■ PROBLEMS TO SOLVE
1 > According to the page on the 2025 Guangzhou Huangpu International Tennis Open, who won the singles title?
2 > In the page on the 2025 Guangzhou Huangpu International Tennis Open, write out everything from "The 2025 Guangzhou" down to "14 September 2025.", switching "hardcourts" to "clay courts".
3 > Pick up the page on the 2025 Guangzhou Huangpu International Tennis Open and continue it from its last sentence.

- Date: 8–14 September
- Edition: 2nd
- Surface: Hard
- Location: Guangzhou, China

Champions

Singles
- Juan Manuel Cerúndolo

Doubles
- Matthew Romios / Ryan Seggerman
| Guangzhou Huangpu International Tennis Open |

= 2025 Guangzhou Huangpu International Tennis Open =

The 2025 Guangzhou Huangpu International Tennis Open was a professional tennis tournament played on hardcourts. It was the second edition of the tournament which was part of the 2025 ATP Challenger Tour. It took place in Guangzhou, China between 8 and 14 September 2025.

■ RECORDED INFORMATION
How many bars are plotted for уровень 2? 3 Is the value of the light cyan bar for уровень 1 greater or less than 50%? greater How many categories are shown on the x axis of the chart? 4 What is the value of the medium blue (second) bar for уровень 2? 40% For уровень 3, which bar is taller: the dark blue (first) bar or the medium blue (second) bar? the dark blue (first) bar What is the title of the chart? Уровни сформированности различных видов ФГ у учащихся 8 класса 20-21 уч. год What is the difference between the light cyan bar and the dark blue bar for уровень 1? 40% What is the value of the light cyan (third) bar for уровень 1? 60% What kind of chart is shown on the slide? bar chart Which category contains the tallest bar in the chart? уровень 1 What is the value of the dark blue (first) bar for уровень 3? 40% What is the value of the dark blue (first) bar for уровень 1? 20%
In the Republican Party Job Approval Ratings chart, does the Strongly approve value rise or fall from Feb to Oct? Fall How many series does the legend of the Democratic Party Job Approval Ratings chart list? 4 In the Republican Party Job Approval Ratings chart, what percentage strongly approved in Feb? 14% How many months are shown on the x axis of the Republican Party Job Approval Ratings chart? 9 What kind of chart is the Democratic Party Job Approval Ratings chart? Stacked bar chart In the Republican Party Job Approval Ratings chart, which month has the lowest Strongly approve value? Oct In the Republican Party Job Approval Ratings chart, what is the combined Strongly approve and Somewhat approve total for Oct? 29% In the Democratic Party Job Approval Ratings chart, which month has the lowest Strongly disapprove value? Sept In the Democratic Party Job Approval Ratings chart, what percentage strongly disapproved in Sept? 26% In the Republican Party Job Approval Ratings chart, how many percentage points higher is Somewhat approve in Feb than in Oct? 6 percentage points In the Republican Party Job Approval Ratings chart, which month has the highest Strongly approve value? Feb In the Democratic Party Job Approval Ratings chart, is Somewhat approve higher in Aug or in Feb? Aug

■ LIST OF ANSWERS
1 > Juan Manuel Cerúndolo

2 >
The 2025 Guangzhou Huangpu International Tennis Open was a professional tennis tournament played on clay courts. It was the second edition of the tournament which was part of the 2025 ATP Challenger Tour. It took place in Guangzhou, China between 8 and 14 September 2025.

3 >
==Singles main-draw entrants==
===Seeds===

| Country | Player | Rank^{1} | Seed |
|---|---|---|---|
| AUS | Christopher O'Connell | 81 | 1 |
| ARG | Juan Manuel Cerúndolo | 88 | 2 |
| USA | Nishesh Basavareddy | 104 | 3 |
| GEO | Nikoloz Basilashvili | 108 | 4 |
| USA | Tristan Boyer | 113 | 5 |
| CHI | Alejandro Tabilo | 122 | 6 |
| GBR | Dan Evans | 136 | 7 |
| GBR | Billy Harris | 151 | 8 |
| JPN | Taro Daniel | 166 | 9 |

^{1} Rankings are as of 25 August 2025.

===Other entrants===
The following players received wildcards into the singles main draw:
- CHN Charles Chen
- CHN Te Rigele
- CHN Xiao Linang

The following player received entry into the singles main draw as an alternate:
- Petr Bar Biryukov

The following players received entry from the qualifying draw:
- ITA Alexandr Binda
- SUI Luca Castelnuovo
- JPN Yuta Kikuchi
- IND Ramkumar Ramanathan
- THA Kasidit Samrej
- CHN Zhang Tianhui

The following player received entry as a lucky loser:
- USA Evan Zhu

==Champions==
===Singles===

- ARG Juan Manuel Cerúndolo def. CHI Alejandro Tabilo 6–2, 6–3.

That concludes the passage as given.